The legacy of corrupt medication research and mistreatment of the mentally ill—and troubled teens—chronicled over the years by critics of the drug industry, abusive youth treatment and psychiatry lives on today in dangerous, sometimes life-threatening, care.
In contrast to such concerns, mainstream psychiatry’s most influential leaders, such as the former American Psychiatric Association (APA) president, Dr. Jeffrey Lieberman, have proclaimed that psychiatry has been “reborn” due to the introduction of what they say are safe and effective new medications. But they overlook that callous, even fatal, treatment is not just ancient history from the bygone era of hospital “snakepits.” Dangerous prescribing patterns, for instance, have generally worsened in the years since the well-publicized death of an overmedicated four-year-old girl named Rebecca Riley in a Boston suburb more than a decade ago. There has been no meaningful reform of residential treatment abuses for decades, either, even after nearly ninety reported on-site teen deaths in the last fifteen years.

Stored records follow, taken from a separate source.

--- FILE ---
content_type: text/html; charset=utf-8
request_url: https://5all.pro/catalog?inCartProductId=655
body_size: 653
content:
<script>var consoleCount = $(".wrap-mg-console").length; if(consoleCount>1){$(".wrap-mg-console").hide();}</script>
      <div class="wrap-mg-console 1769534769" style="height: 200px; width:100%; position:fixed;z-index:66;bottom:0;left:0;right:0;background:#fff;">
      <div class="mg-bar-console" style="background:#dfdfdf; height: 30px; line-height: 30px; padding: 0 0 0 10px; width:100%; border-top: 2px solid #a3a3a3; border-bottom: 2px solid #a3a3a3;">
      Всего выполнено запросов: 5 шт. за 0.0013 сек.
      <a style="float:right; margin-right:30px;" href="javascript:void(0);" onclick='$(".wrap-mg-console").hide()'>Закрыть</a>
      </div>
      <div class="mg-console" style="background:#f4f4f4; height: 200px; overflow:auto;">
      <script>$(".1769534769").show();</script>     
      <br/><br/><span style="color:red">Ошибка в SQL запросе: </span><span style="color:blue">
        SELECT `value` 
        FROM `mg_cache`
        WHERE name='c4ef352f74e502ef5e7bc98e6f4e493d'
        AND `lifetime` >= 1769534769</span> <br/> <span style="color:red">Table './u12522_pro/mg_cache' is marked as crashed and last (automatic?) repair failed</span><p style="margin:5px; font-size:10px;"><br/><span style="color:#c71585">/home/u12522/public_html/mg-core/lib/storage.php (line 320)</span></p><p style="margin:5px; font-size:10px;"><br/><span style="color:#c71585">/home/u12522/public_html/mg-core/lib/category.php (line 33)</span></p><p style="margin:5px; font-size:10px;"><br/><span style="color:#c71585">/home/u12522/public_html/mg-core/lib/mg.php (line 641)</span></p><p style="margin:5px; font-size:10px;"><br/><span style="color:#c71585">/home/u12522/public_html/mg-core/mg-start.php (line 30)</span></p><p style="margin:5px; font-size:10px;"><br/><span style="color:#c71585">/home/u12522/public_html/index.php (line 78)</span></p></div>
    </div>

Beyond just chronicling the disastrous human impact of a failed and misguided behavioral health care system, this book also tells the dramatic David vs. Goliath stories of a few brave reformers who have taken on the health care and drug companies that have so warped treatment. These include whistleblowers such as psychiatrist Dr. Stefan Kruszewski, a consultant to the Pennsylvania welfare department, who was fired after reporting the deaths of kids who were killed by psychiatric drugs nearly fifteen years ago, and who later became part of Department of Justice settlements that forced $2 billion in settlements from two major drug companies. You’ll also see a modern Profile in Courage in Allen Jones, a dogged investigator for Pennsylvania’s Inspector General’s office who was fired and then worked as a bricklayer after uncovering a massive scheme by Johnson & Johnson to hawk its drug Risperdal by having corrupt Medicaid officials across the country buy and promote t
heir drug with phony prescribing guidelines. Jones’s findings later led to a $158 million settlement by Johnson & Johnson with Texas that netted him about $20 million while laying the groundwork for a $2.2 billion criminal and civil settlement in 2013, one of the nation’s largest health-care fraud cases.

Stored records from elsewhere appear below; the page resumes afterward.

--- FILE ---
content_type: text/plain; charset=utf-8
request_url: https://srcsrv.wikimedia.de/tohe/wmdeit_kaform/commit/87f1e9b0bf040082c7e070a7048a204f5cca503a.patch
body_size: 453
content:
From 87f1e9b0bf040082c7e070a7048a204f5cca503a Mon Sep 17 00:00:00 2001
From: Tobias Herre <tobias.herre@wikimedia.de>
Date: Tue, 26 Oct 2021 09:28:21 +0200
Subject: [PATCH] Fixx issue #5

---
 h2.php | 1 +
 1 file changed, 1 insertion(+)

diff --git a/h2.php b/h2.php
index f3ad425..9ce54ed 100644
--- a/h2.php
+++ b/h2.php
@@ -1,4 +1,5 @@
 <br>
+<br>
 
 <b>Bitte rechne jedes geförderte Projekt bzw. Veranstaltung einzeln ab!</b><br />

Equally important—but often overlooked—are pioneering researchers and clinicians who are judiciously using medications when needed, including antipsychotics in low doses and increasingly for relatively short periods, as part of more comprehensive approaches that involve the support of family members and the promotion of independent living. They’re challenging outmoded, drug-and-sedate practices that leave 90 percent of people with serious mental illness too disabled to work.
Just as troubling, drug-based outpatient Medicaid programs are so risky and ineffective that people with serious mental illness receiving treatment now die twenty-five years earlier than the average American. “This is a higher death rate than experienced currently by persons with HIV and on a par with sub-Saharan Africa,” said Dr. Joseph Parks, then the medical director of the Missouri Department of Mental Health. According to Parks’s recent congressional testimony, 80 percent of the deaths are due to illnesses such as diabetes and heart ailments that can be worsened by antipsychotic use.